# Training for endurance event - 5 days a week? 6? 7?



## multirider (Nov 5, 2007)

Need a little help planning training for the next couple of months. I'm training for a 100 mile race with approx 12,000 feet of climbing on August 13. Will probably take about 9 hours.

I purchased and have been following a training plan that has Mondays off, then intensity and drills Tues-Thursday, Friday is an optional recovery ride, then a 3 hour ride on Saturday, and a LONG ride on Sunday (5-7 hours). 

Several knowledgeable/experienced people with similar goals tell me they have no days off at all. 2 soft/easy days per week, but no days completely off the bike.

I started coaching a Junior team on Wednesdays. I typically demo a skill, walk around and watch the kids work on it, then go for what is for me a very slow, leisurely 30 minute ride at the end. Thus, Wednesdays are very close to off-the-bike days for me. 

I take my family to church on Sundays, so I had already switched the 3 hour Saturday ride to Sunday afternoons and do the really long rides on Saturdays. I was taking Mondays off per the plan.
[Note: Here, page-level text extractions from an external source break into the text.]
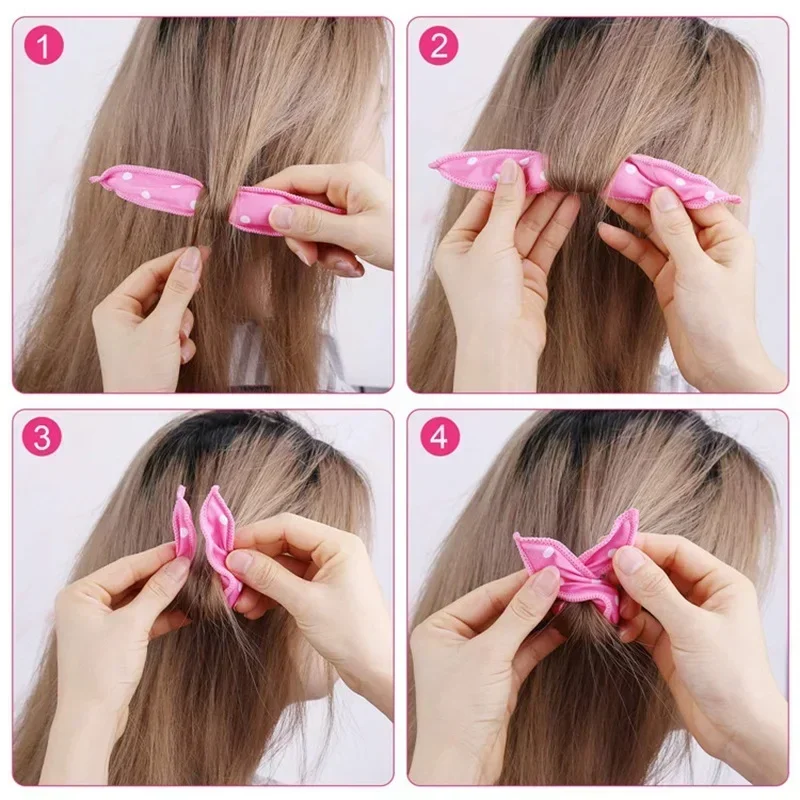 1

2

3

4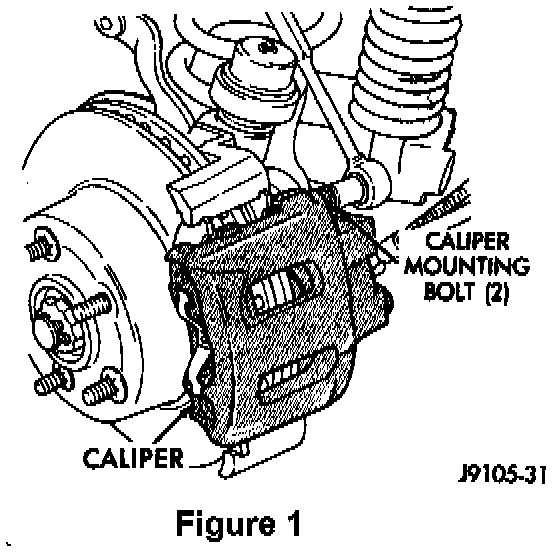 CALIPER MOUNTING BOLT (2)

CALIPER

J9105-31

Figure 1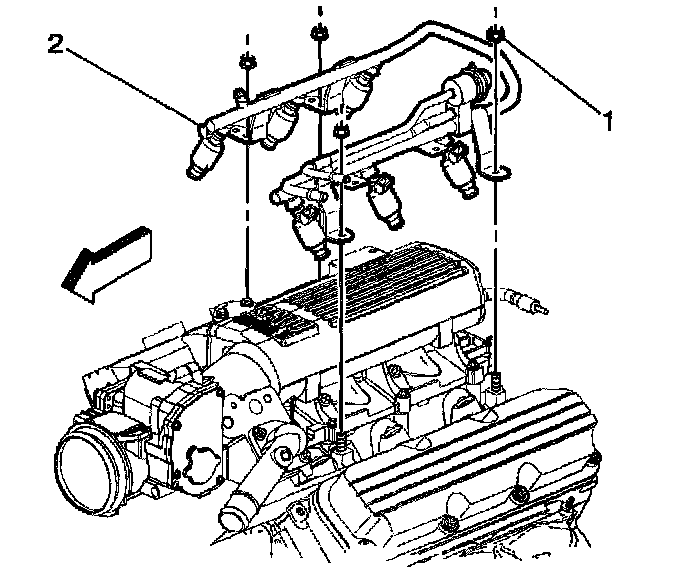 2

1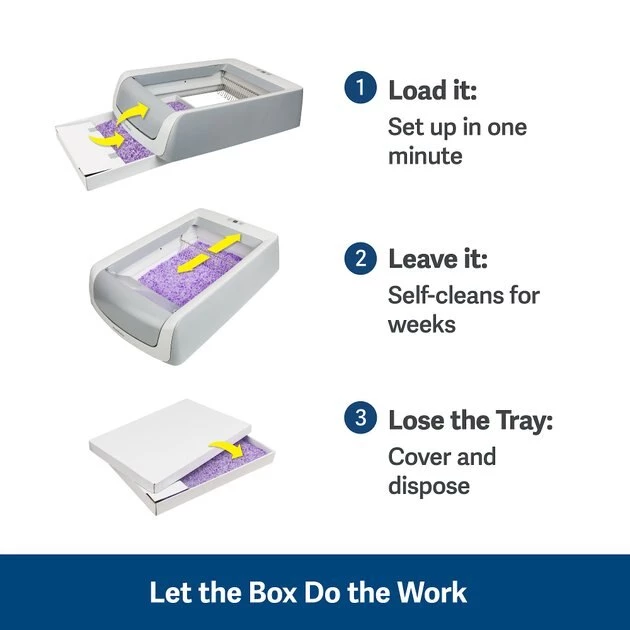 1 Load it:
Set up in one minute

2 Leave it:
Self-cleans for weeks

3 Lose the Tray:
Cover and dispose

Let the Box Do the Work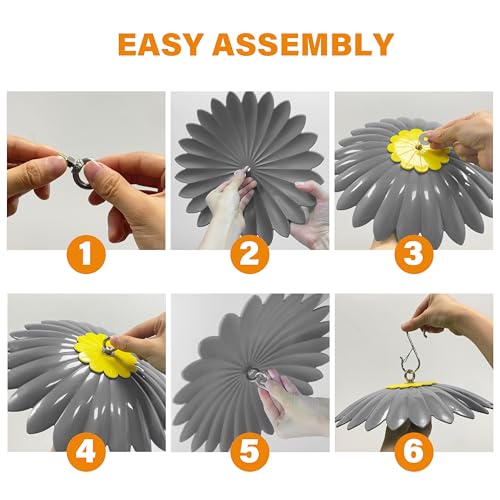 EASY ASSEMBLY

1

2

3

4

5

6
Given the very easy Wednesdays and my goal of a 100 mile, 9 hour race on Aug 13, should I be riding the other 6 days? Not sure how to switch my plan so Wednesday lines up with the old Mondays. Just moving Tuesday to Monday and moving Wednesday results to Tuesday results in doing hard intervals on the day after a 3 hour ride which is the day after a 5-7 hour ride.

Suggestions?


----------